I have two friends who had been going through some difficult times - one with employment problems and one with a big health scare. Today they both called me to report that all is well. The job issue has been solved and the health scare turned out to be a false call. What happy news. Both of these things had been going on for some time and that sort of looming disaster can be so debilitating. It's good to know that those burdens have been lifted.

In other news, my fancy phone/organizer acted up today and may be dying. I don't quite know what to do ith it. Compared to other issues this is not a major problem. Maybe this is some sort of cosmic trade-off where I have to pay with an annoyance to get some good news. If so, then I definitely got the better end of the deal.

Thursday, November 6, 2008

One year

Today is my one year surgery anniversary. It has been a hard year with recovery from the lung surgery, the other much less dramatic hernia surgery, some serious challenges at work, and most of all the crushing loss of my friend Barry. This has all left a profound mark on me. Thinking back, what strikes me is that it was a year of love. I am still overwhelmed by the kindnesses that were showered on me. I have such a wonderful family and the best possible friends. I am also very grateful for the time that I spent with Barry and Rick and am glad to have a job that let me go when I needed to go.

I will hold this year in my mind and heart. I will continue let what I have learned guide my choices and actions. It was a year that let me see clearly what is most important in life. It is my job to show that the lesson has been learned.

Tuesday, November 4, 2008

Election day

I was up early this morning to get some things done before heading out to the polls. This is an election that I didn't want to miss. I got there at 6:30 (the polls opened at 7:00) and there was already a line. It was worth it. It was easily the most important thing I'll be doing today.
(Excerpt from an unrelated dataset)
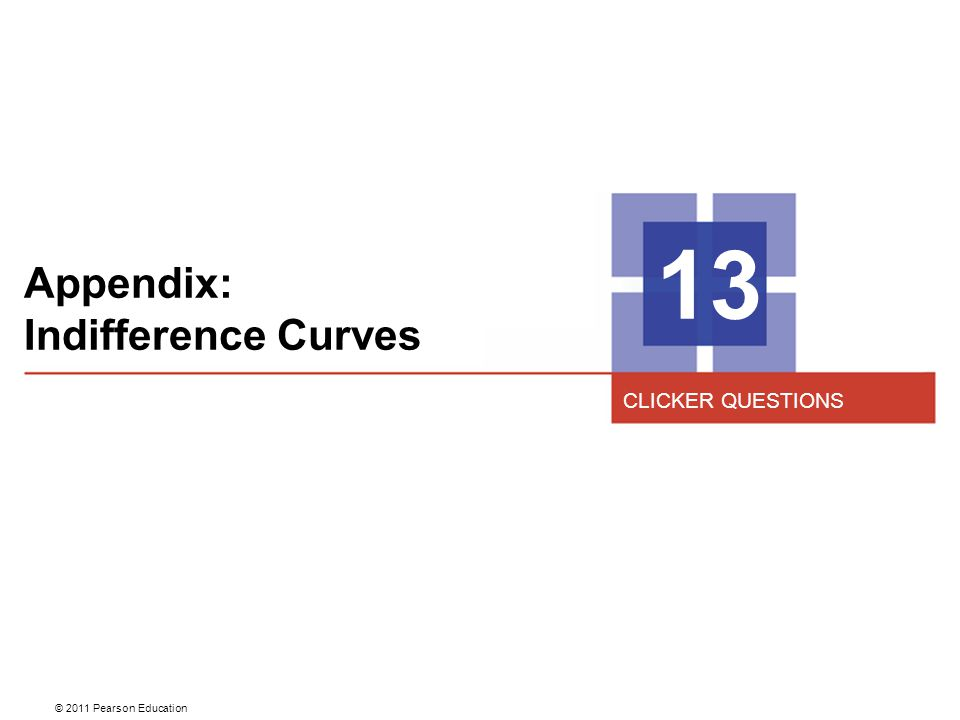 © 2011 Pearson Education Appendix: Indifference Curves 13 CLICKER QUESTIONS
As this election has been approaching I keep thinking of lines from the old hymn, "How Can I Keep from Singing." Among others, Enya recorded it on her Shepherd Moons album. The lines that keeps coming back to me are,

When tyrants tremble in their fear
And hear their death knell ringing,
When friends rejoice both far and near
How can I keep from singing?

I'm certainly not wishing death knells on anyone, but I would welcome a new direction and a chance to rejoice with friends - both far and near.

Monday, November 3, 2008

Morning walks

I've begun morning walks again. I had fallen off of that after the big 5K trip in September. I went again this morning for the first time since then and did what is now my usual three mile route. Some of the enthusiasm came from my biological clock not having caught up with the time change. Despite one-hour time shift I started and finished the walk in the dark.
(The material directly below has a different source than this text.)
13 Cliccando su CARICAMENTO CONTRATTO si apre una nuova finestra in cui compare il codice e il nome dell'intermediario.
It was an interesting morning. It is deer romance season and there were deer everywhere. They don't seem to mind if you don't come up on them too closely. I try to make sufficient noise walking so that I don't take them by surprise. I don't want to be one of those people who is featured in the news as a victim of a freak deer attack. Most of the deer I saw were small. They must be this spring's youngsters.

I also saw a fox and a little rabbit. Luckily for the rabbit I didn't see them both at the same time. There were also lots of things skittering about in the woods along the road. Now that the dry leaves are coming down it's hard for anything to move quietly through the trees.

Sunday, November 2, 2008

This year's pumpkins

Halloween has come and gone. My neighbors threw a community party. I made a lot of food and was able to support the decorations with all the assorted Halloween stuff I've collected over the years. I also did some pumpkins again this year. Here's a picture of the 2008 crop.

One of these years I'm going to invest in some of those artificial pumpkins that you can carve since I cut similar faces into them each year. Still, there's something about the real thing that would be hard to re-create.